Bilgi Edinme Hakkı’nın Kapsamı Dışında Kalan Bilgiler
- Devlet sırrı olan gizlilik dereceli bilgi veya belgeler,
- Ülkenin ekonomik çıkarlarına zarar verecek veya haksız rekabet ve kazanca sebep olacak bilgi veya belgeler,
- Sivil ve askerî istihbarat birimlerinin görev ve faaliyetlerine ilişkin bilgi veya belgeler,
- Haberleşmenin gizliliği esasını ihlâl edecek bilgi veya belgeler,
- Kanunlarda ticarî sır olarak nitelenen bilgi veya belgeler ile, kurum ve kuruluşlar tarafından gerçek veya tüzel kişilerden gizli kalması kaydıyla sağlanan ticarî ve malî bilgiler,
- Kişinin izin verdiği hâller saklı kalmak üzere, açıklanması hâlinde kişinin sağlık bilgileri ile özel ve aile hayatına, şeref ve haysiyetine, meslekî ve ekonomik değerlerine haksız müdahale oluşturacak bilgi veya belgeler,
- Adli soruşturma ve kovuşturmalarda belgelerin açıklanması veya zamanından önce açıklanması hâlinde;
- a) Suç işlenmesine yol açacak,
- b) Suçların önlenmesi ve soruşturulması ya da suçluların kanunî yollarla yakalanıp kovuşturulmasını tehlikeye düşürecek,
- c) Yargılama görevinin gereğince yerine getirilmesini engelleyecek,
- d) Hakkında dava açılmış bir kişinin adil yargılanma hakkını ihlâl edecek, Nitelikteki bilgi veya belgeler
- İdari soruşturmalarda istenen belgelerin açıklanması veya zamanından önce açıklanması hâlinde;
- a) Kişilerin özel hayatına açıkça haksız müdahale sonucunu doğuracak,
- b) Kişilerin veya soruşturmayı yürüten görevlilerin hayatını ya da güvenliğini tehlikeye sokacak,
- c) Soruşturmanın güvenliğini tehlikeye düşürecek,
- d) Gizli kalması gereken bilgi kaynağının açığa çıkmasına neden olacak veya soruşturma ile ilgili benzeri bilgi ve bilgi kaynaklarının temin edilmesini güçleştirecek bilgi veya belgeler,
- Kurum ve kuruluşların, kamuoyunu ilgilendirmeyen ve sadece kendi personeli ile kurum içi uygulamalarına ilişkin düzenlemeler hakkındaki bilgi veya belgeler,
4982 Sayılı Bilgi Edinme Kanunu’nda yer alan bazı önemli maddeler
Madde 4 – Herkes bilgi edinme hakkına sahiptir. Türkiye’de ikamet eden yabancılar ile Türkiye’de faaliyette bulunan yabancı tüzel kişiler, isteyecekleri bilgi kendileriyle veya faaliyet alanlarıyla ilgili olmak kaydıyla ve karşılıklılık ilkesi çerçevesinde, bu Kanun hükümlerinden yararlanırlar. Türkiye’nin taraf olduğu uluslararası sözleşmelerden doğan hak ve yükümlülükleri saklıdır.

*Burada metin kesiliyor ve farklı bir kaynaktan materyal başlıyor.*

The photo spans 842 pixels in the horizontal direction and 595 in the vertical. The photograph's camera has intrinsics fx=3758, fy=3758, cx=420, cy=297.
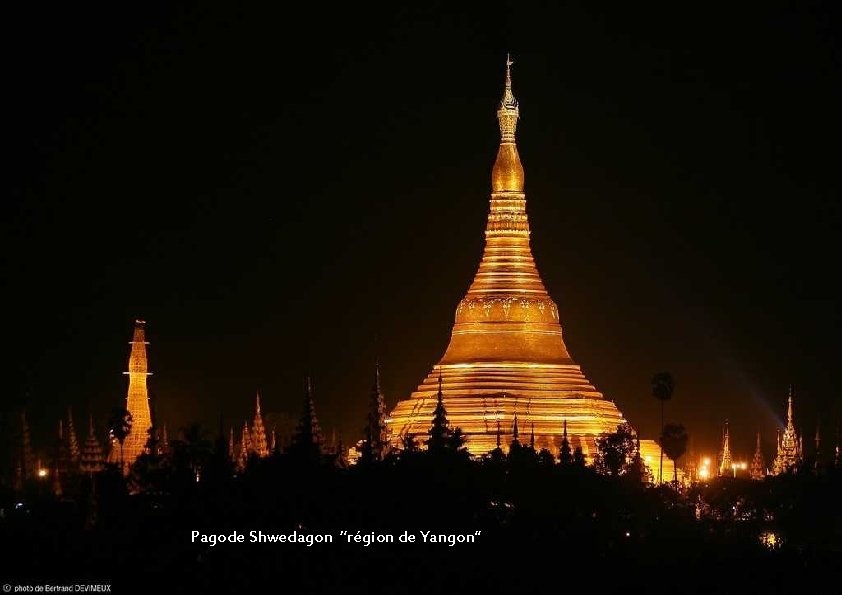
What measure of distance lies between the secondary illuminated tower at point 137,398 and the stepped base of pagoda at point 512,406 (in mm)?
6560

Madde 8 – Kurum ve kuruluşlarca yayımlanmış veya yayın, broşür, ilân ve benzeri yollarla kamuya açıklanmış bilgi veya belgeler, bilgi edinme başvurularına konu olamaz.
Madde 10 – Kurum ve kuruluşlar, başvuru sahibine istenen belgenin onaylı bir kopyasını verirler.

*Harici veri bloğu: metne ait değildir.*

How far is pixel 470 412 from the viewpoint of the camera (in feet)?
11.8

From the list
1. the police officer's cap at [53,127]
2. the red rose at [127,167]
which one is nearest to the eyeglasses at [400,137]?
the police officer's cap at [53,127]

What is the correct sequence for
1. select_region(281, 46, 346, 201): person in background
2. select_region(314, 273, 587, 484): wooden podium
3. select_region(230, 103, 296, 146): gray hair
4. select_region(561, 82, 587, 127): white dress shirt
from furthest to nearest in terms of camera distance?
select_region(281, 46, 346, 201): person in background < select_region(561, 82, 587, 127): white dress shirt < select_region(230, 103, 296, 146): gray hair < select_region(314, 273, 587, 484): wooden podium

Madde 11 – Kurum ve kuruluşlar, başvuru üzerine istenen bilgi veya belgeye erişimi on beş iş günü içinde sağlarlar.
Madde 21 – Kişinin izin verdiği hâller saklı kalmak üzere, özel hayatın gizliliği kapsamında, açıklanması hâlinde kişinin sağlık bilgileri ile özel ve aile hayatına, şeref ve haysiyetine, meslekî ve ekonomik değerlerine haksız müdahale oluşturacak bilgi veya belgeler, bilgi edinme hakkı kapsamı dışındadır.
Madde 27 – Tavsiye ve mütalaa talepleri bu Kanun kapsamı dışındadır.